Exercise prompt: Switch "return" to "give" in the data, from its first line through the line with "<instances>". Write those lines out again with nothing else changed.

Provided data:
_ _ _ _ _

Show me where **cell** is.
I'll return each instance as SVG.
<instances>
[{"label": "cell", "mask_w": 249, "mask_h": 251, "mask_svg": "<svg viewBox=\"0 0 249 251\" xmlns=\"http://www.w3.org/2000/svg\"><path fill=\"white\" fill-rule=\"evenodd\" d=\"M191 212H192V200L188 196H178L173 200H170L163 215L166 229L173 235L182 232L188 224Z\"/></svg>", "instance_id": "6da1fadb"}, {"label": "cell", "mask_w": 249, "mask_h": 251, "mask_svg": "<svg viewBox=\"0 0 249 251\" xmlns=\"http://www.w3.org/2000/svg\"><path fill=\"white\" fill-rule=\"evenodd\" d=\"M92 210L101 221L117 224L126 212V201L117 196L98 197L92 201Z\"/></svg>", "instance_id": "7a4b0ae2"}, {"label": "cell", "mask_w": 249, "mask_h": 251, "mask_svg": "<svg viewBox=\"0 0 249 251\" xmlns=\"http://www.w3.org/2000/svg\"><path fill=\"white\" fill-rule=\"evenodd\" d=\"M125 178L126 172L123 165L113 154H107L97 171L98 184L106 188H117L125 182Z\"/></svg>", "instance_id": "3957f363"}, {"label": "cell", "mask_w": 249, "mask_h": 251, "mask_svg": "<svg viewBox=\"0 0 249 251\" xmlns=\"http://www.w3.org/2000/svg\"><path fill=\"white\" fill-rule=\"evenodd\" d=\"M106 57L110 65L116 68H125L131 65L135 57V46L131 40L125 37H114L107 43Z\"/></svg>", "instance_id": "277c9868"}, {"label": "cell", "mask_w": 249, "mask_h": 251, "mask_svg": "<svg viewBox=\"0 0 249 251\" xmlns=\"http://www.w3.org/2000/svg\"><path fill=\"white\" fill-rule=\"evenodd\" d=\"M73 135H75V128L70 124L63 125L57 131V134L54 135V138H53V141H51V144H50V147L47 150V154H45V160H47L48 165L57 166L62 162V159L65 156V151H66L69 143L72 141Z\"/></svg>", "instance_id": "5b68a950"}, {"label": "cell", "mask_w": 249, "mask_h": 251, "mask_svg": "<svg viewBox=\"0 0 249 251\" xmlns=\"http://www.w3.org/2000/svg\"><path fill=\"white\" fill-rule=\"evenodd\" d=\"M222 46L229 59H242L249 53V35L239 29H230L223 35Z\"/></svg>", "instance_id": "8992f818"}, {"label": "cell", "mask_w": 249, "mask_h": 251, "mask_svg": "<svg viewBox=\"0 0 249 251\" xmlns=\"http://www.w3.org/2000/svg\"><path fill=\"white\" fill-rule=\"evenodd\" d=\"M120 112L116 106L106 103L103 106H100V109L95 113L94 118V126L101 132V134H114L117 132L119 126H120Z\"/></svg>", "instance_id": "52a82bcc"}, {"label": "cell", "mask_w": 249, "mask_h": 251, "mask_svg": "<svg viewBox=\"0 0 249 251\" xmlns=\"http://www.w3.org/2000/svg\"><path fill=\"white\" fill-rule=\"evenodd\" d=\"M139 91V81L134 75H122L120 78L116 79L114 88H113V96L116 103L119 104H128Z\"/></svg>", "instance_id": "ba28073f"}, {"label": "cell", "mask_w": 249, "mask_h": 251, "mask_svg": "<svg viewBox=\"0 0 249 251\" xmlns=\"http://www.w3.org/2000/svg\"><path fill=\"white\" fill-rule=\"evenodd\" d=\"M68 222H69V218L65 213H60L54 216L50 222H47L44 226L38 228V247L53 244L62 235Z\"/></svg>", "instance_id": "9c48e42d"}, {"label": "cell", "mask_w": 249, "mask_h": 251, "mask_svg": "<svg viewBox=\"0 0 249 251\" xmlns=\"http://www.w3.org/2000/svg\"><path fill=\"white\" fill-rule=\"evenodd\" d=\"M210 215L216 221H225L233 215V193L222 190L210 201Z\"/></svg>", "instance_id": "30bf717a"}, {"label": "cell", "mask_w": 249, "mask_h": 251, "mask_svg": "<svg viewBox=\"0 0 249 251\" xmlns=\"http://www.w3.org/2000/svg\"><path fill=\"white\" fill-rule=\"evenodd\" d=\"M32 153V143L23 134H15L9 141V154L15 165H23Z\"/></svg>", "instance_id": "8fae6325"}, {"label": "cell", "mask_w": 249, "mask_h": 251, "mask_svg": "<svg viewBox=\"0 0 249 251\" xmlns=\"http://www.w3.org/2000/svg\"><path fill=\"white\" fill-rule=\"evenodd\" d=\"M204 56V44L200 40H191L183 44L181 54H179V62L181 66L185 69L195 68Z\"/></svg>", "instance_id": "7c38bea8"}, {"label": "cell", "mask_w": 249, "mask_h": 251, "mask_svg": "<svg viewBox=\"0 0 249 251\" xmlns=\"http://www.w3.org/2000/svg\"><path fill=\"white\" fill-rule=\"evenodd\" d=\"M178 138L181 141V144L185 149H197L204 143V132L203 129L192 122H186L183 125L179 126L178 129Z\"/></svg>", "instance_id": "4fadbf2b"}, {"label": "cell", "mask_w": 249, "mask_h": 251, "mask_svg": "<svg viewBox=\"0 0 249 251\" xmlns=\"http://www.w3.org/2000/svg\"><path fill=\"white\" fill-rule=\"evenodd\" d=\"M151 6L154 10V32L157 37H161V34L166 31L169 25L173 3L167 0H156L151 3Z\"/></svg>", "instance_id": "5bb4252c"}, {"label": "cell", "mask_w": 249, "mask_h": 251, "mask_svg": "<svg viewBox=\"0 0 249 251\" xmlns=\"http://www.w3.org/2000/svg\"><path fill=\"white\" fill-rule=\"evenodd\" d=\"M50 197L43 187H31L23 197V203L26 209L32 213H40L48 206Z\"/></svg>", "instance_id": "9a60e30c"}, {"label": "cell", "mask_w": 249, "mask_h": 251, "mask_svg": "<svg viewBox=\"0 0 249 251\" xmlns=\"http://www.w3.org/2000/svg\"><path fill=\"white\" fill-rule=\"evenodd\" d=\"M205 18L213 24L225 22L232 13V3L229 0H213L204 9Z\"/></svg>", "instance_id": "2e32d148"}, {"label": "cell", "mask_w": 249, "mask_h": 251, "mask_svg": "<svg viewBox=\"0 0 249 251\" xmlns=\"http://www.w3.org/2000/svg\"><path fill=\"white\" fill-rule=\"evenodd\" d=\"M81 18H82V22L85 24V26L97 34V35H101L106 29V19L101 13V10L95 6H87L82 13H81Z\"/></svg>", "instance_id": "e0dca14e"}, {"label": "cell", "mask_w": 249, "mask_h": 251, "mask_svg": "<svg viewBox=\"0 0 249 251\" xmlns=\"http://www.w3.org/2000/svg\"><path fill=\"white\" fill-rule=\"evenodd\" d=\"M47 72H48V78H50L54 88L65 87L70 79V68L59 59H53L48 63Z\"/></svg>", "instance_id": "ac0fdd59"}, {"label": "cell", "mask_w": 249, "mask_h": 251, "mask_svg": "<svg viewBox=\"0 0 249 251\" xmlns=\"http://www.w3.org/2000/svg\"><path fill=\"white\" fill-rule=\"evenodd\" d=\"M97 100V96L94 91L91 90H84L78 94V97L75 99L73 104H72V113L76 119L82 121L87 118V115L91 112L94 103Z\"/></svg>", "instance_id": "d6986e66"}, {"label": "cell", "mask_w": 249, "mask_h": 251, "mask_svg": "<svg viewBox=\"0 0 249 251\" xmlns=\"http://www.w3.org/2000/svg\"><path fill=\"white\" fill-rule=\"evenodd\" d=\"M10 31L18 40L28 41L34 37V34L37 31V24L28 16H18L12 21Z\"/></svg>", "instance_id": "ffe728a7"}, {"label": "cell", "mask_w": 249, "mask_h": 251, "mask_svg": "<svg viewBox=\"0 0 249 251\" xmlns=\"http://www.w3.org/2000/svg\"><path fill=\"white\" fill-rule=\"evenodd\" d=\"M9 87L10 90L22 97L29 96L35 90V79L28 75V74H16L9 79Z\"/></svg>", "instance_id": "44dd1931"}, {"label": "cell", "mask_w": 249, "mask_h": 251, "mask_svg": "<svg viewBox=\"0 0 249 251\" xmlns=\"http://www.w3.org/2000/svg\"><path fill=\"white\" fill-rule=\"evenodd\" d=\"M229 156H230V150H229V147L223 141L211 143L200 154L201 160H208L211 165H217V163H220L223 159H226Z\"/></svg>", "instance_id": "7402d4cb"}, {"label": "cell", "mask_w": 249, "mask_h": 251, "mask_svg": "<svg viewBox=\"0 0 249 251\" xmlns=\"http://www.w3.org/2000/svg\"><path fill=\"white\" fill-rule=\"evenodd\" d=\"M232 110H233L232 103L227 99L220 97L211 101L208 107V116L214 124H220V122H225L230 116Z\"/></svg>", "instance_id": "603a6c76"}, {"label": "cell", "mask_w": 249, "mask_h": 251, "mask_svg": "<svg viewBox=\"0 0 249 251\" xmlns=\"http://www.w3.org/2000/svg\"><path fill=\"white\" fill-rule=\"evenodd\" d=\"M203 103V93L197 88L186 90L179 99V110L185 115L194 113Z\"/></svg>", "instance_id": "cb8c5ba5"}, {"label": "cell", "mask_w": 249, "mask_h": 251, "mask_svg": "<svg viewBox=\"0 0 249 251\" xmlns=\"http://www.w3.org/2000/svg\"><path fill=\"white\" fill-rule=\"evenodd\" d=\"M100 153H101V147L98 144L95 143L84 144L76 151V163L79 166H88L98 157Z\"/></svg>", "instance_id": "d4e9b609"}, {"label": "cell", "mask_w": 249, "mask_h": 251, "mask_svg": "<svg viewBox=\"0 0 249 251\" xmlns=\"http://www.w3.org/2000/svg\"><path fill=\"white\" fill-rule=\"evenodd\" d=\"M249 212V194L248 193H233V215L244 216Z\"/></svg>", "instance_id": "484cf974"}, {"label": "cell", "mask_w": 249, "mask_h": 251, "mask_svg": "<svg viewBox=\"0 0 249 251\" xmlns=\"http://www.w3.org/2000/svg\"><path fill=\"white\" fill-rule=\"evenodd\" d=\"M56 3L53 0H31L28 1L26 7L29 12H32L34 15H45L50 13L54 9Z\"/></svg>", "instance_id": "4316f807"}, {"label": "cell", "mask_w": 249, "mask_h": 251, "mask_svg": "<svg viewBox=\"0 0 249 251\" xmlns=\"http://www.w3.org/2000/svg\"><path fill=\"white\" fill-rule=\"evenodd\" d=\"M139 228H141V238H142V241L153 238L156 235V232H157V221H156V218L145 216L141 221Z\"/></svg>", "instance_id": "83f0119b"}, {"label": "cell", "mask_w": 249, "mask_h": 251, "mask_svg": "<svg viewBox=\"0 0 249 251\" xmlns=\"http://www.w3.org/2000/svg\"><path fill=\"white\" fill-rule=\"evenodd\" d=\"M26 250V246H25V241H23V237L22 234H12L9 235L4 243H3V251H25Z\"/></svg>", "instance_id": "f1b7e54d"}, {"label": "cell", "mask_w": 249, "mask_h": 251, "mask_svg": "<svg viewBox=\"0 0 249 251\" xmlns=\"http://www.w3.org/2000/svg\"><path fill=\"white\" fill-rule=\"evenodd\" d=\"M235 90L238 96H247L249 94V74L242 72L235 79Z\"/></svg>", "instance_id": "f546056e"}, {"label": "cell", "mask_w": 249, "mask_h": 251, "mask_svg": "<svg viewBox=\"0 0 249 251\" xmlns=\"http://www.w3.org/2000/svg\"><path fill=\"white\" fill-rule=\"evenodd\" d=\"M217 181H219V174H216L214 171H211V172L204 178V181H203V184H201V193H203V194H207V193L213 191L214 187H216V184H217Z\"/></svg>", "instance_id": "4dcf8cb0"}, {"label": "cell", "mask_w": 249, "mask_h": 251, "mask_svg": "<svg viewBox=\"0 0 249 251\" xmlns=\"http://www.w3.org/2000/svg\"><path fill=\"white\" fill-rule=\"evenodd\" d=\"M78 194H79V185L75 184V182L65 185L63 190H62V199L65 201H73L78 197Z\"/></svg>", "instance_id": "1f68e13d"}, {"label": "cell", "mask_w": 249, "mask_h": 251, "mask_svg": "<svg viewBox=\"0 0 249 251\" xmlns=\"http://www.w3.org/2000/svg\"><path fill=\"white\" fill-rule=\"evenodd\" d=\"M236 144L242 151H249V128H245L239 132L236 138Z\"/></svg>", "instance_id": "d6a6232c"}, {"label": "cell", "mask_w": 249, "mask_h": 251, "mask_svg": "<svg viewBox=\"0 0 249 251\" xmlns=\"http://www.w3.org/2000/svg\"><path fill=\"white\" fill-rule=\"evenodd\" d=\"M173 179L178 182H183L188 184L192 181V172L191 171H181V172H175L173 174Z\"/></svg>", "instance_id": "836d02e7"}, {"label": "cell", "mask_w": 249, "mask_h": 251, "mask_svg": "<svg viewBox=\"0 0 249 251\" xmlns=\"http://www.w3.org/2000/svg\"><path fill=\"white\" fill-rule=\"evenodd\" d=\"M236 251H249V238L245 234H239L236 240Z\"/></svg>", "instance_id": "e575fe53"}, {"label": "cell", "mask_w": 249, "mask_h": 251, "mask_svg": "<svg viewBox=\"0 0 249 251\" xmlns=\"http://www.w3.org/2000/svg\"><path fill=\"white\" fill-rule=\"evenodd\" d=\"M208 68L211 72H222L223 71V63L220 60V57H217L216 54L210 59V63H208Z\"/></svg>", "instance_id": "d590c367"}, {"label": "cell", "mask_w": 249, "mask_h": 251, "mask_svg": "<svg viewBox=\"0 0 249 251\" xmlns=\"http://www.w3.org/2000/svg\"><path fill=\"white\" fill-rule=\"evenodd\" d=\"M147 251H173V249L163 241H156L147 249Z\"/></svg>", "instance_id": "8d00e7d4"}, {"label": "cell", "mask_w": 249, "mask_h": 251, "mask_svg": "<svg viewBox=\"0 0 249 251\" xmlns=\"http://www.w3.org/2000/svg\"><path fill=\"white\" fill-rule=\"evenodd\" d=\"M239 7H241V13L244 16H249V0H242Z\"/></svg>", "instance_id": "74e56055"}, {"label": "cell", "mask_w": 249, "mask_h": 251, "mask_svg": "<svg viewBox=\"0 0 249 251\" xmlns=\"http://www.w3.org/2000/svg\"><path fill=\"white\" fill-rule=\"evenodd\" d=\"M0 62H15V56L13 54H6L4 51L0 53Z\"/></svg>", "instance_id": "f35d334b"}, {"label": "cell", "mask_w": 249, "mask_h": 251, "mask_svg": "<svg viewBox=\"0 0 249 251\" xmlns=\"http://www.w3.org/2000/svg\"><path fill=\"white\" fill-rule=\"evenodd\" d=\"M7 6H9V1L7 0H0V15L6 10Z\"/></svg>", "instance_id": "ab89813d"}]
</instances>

_ _ _ _ _

Complete answer:
Show me where **cell** is.
I'll give each instance as SVG.
<instances>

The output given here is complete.